- **Brief**
Retype the complete listing exactly as it appears.

Spatial relation data
..........

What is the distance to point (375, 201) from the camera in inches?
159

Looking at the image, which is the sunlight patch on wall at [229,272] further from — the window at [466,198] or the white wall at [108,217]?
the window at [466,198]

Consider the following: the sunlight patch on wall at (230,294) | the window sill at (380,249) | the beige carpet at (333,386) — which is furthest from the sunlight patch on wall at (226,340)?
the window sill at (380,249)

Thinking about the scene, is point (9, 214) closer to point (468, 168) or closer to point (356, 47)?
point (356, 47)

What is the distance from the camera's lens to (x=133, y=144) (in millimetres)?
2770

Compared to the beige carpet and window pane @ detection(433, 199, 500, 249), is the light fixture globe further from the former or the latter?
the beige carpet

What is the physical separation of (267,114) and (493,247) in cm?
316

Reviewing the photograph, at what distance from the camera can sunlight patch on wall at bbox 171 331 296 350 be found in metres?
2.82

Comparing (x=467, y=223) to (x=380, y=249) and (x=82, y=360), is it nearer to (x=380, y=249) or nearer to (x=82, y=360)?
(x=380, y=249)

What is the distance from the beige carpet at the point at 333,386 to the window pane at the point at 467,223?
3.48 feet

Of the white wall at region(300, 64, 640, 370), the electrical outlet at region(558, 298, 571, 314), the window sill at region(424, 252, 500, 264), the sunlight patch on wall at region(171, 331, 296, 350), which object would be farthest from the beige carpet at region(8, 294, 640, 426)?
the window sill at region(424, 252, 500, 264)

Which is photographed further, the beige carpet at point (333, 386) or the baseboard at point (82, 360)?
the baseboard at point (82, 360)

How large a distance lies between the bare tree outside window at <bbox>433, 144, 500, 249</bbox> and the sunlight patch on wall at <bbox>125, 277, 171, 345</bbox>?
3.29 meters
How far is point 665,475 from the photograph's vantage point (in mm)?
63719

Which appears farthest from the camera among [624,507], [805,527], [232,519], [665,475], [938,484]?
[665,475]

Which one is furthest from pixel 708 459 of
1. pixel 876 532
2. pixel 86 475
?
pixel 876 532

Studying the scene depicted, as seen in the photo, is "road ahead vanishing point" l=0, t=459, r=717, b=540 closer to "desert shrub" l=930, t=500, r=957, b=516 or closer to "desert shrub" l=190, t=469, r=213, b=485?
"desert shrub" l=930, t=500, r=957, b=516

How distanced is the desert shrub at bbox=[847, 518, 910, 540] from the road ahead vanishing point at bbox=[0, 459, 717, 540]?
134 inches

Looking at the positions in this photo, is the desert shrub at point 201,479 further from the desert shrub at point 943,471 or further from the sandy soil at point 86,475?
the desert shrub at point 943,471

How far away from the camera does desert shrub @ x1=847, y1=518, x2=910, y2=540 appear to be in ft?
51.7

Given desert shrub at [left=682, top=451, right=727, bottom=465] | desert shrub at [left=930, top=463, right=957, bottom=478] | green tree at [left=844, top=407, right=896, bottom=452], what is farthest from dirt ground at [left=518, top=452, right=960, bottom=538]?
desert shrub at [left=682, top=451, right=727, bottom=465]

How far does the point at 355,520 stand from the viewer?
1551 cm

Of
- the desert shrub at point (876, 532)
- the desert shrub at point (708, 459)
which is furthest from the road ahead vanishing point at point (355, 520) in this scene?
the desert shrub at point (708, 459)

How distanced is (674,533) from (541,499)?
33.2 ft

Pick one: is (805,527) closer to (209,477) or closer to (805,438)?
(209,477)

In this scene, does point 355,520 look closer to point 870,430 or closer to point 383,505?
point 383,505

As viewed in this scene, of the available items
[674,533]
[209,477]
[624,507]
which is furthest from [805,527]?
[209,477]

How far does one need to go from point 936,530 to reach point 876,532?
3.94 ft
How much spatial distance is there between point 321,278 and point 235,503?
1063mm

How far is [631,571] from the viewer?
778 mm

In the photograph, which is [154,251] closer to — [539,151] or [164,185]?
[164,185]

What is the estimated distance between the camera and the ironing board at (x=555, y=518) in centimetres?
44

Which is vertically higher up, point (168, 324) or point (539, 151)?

..........

- **Exercise output**
What is the distance to point (375, 201) from the camera in inches?
159

Looking at the image, which is the sunlight patch on wall at [229,272] further from — the window at [466,198] or the white wall at [108,217]?
the window at [466,198]

Consider the following: the sunlight patch on wall at (230,294) | the window sill at (380,249) | the beige carpet at (333,386) — which is furthest from the sunlight patch on wall at (226,340)?
the window sill at (380,249)

Thinking about the scene, is point (9, 214) closer to point (468, 168) or closer to point (356, 47)?
point (356, 47)

What is the distance from the camera's lens to (x=133, y=144) (in millimetres)?
2770

Compared to the beige carpet and window pane @ detection(433, 199, 500, 249), is the light fixture globe further from the former or the latter?
the beige carpet

What is the physical separation of (267,114) and (493,247) in cm?
316

Reviewing the photograph, at what distance from the camera can sunlight patch on wall at bbox 171 331 296 350 be found in metres?
2.82

Comparing (x=467, y=223) to (x=380, y=249) and (x=82, y=360), is it nearer to (x=380, y=249) or nearer to (x=82, y=360)?
(x=380, y=249)

What is the distance from the beige carpet at the point at 333,386 to the window pane at the point at 467,223?
3.48 feet

Of the white wall at region(300, 64, 640, 370), the electrical outlet at region(558, 298, 571, 314), the window sill at region(424, 252, 500, 264), the sunlight patch on wall at region(171, 331, 296, 350), which object would be farthest from the beige carpet at region(8, 294, 640, 426)?
the window sill at region(424, 252, 500, 264)

Which is photographed further, the beige carpet at point (333, 386) or the baseboard at point (82, 360)?
the baseboard at point (82, 360)

How large a distance lies between the bare tree outside window at <bbox>433, 144, 500, 249</bbox> and the sunlight patch on wall at <bbox>125, 277, 171, 345</bbox>?
3.29 meters
How far is point 665,475 from the photograph's vantage point (in mm)?
63719

Which appears farthest from the camera among [624,507], [805,527], [232,519], [665,475], [938,484]?
[665,475]

Which one is furthest from pixel 708 459 of
1. pixel 876 532
2. pixel 86 475
?
pixel 876 532

Studying the scene depicted, as seen in the photo, is "road ahead vanishing point" l=0, t=459, r=717, b=540 closer to "desert shrub" l=930, t=500, r=957, b=516 or closer to "desert shrub" l=190, t=469, r=213, b=485?
"desert shrub" l=930, t=500, r=957, b=516

How distanced is the desert shrub at bbox=[847, 518, 910, 540] from the road ahead vanishing point at bbox=[0, 459, 717, 540]?
134 inches

Looking at the positions in this photo, is the desert shrub at point 201,479 further from the desert shrub at point 943,471 or further from the sandy soil at point 86,475?
the desert shrub at point 943,471

How far away from the camera does desert shrub @ x1=847, y1=518, x2=910, y2=540 appear to be in ft?
51.7

Given desert shrub at [left=682, top=451, right=727, bottom=465] | desert shrub at [left=930, top=463, right=957, bottom=478] | green tree at [left=844, top=407, right=896, bottom=452], what is farthest from dirt ground at [left=518, top=452, right=960, bottom=538]?
desert shrub at [left=682, top=451, right=727, bottom=465]

How far does the point at 355,520 stand from the viewer?
1551 cm

Of
- the desert shrub at point (876, 532)
- the desert shrub at point (708, 459)
which is furthest from the road ahead vanishing point at point (355, 520) in this scene?
the desert shrub at point (708, 459)

How distanced is (674,533) from (541,499)?
33.2 ft

Pick one: is (805,527) closer to (209,477) or closer to (805,438)?
(209,477)

In this scene, does point 355,520 look closer to point 870,430 or closer to point 383,505?
point 383,505

As viewed in this scene, of the available items
[674,533]
[209,477]
[624,507]
which is furthest from [805,527]?
[209,477]

How far does one need to go from point 936,530 to reach point 876,532?
3.94 ft
How much spatial distance is there between point 321,278 and point 235,503?
1063mm

How far is [631,571] from the viewer?
778 mm

In the photograph, which is [154,251] closer to — [539,151] or [164,185]?
[164,185]

What is the estimated distance between the camera and the ironing board at (x=555, y=518) in centimetres?
44

Which is vertically higher up, point (168, 324) or point (539, 151)?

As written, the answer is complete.